Article Hindi

The mentor-assistant relationship of Naushad and Ghulam Mohd – Death anniversary special

On the National award-winning composer’s 50th death anniversary, a look at his working relationship with the maestro Naushad.

Sonal Pandya

Ghulam Mohammad, who won the National award for his music on Sohrab Modi’s Mirza Ghalib (1954), died in 1968, before he could complete scoring the music for Kamal Amrohi’s Pakeezah (1972).

After his death, Naushad stepped in to complete a few songs and provide the background score.

It was a strange turn of events. Ghulam Mohammad had been Naushad’s chief assistant for 10 years before branching out to become an independent composer.

Ghulam Mohammad, who was 12 years older than Naushad, was a dholak (a percussion instrument) player whose performance is evident in many hit songs from the soundtrack of the blockbuster Rattan (1944).

Ghulam Mohammad was the son of Nabi Baksh, a talented tabla player, and learnt the tabla and the dholak from him.
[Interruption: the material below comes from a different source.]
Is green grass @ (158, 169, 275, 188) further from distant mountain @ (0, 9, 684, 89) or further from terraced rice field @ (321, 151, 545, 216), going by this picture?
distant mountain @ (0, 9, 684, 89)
The young man joined the Jodhpur Bikaner Theatre Company in his home state of Rajasthan and, later, also did a stint at the New Albert Theatre Company in Lahore. In 1924, he arrived in Bombay to try his luck in the film industry.

Music composer Anil Biswas noticed the young man's talent at percussion instruments and began using him as a musician for his recordings. But it was a newspaper advertisement from New India Pictures for musical auditions that changed the course of his career.

The musicians were to be tested by Ustad Zande Khan, who was composing the music for a film titled Sunehri Makdi, directed by Rafiq Rizvi.

As it happened, the film was never completed, but it was at this audition that Ghulam Mohammad met Naushad and both were selected for the project. Naushad, who played the harmonium, received a monthly salary of Rs40 while Ghulam Mohammad got Rs60 and played the tabla.

But on their first project together, Naushad got promoted to Zande Khan’s assistant. Later, when Naushad became an independent composer, he brought on Ghulam Mohammad as his assistant.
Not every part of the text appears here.